Дима унес чай к себе, по дороге набирая что-то в телефоне.
– Вот. Опять уедет папка наш.
Мила поставила перед Валентином тарелку с кашей.
– Вот кушай – зеленая, как ты любишь. Соня, ты мыла руки?
– Мила, а ты сказала ему про меня?
– Сказала. Да ты не бойся его. Он совершенно спокойно относится. Слушай, Тинчик, мне надо на пару часов в салон съездить, и Дима так вдруг чалит… ты посидишь с Соней. Сходите с Бимкой погуляете. Оки? А то мне ее придется маме отвозить, потом забирать. Тогда я быстренько вернусь и поедем куда-нибудь покушать.

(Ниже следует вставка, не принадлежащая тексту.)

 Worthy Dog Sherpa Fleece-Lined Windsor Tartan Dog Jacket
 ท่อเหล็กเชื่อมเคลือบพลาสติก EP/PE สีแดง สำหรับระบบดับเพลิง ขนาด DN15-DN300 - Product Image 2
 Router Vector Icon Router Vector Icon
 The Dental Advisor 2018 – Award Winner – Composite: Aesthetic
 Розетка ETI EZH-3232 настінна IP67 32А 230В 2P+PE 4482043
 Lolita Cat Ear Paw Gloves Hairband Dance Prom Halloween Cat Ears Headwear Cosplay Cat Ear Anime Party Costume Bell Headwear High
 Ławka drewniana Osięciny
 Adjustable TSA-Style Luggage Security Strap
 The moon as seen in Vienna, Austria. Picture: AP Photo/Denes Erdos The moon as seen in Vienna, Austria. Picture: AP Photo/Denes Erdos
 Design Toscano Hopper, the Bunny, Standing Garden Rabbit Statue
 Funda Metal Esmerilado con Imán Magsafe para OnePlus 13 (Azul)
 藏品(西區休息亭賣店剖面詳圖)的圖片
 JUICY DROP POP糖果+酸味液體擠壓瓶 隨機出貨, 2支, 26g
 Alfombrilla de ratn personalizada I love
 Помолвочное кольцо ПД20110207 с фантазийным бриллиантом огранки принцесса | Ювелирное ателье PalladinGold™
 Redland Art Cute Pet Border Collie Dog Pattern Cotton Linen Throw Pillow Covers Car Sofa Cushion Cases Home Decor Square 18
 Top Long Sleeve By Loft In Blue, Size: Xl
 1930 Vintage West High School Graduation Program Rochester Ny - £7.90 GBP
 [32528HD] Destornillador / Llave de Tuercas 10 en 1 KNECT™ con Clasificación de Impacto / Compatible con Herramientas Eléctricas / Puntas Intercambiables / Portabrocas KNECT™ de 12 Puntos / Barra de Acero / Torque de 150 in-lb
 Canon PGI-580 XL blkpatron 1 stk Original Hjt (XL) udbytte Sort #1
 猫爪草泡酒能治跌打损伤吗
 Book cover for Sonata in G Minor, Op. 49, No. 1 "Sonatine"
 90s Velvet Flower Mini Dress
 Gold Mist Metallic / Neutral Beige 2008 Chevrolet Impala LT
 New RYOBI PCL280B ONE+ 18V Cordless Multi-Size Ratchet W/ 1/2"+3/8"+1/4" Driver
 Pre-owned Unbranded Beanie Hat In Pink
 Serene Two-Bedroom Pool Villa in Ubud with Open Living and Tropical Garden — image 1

– Я не хочу-у-у с ним сиде-е-еть.
– Соня. Тин покажет тебе новую компьютерную игру. Тебе не надо с ним вот прям сидеть, вы можете играть, гулять, читать. Доедай давай!
– Да, конечно. И посидим и погуляем. Я люблю детей.
Соня оказалась вполне простым ребенком. К сентябрю ее готовили к школе, она уже знала буквы и немного могла считать. Она показала Валентину свои игрушки, игрушки были дорогие, огромные кукольные дома, целая коллекция Барби и Кенов, клетка с живыми шиншиллами. Вернее, как объяснила Соня: это не шиншиллы а чилийские белки Дегу. Или бразильские, она забыла. Они выпустили этих белок на кровать, белки бегали по рукам, забавно все нюхали. Потом Валентин ходил с Соней и Бимкой гулять в парк.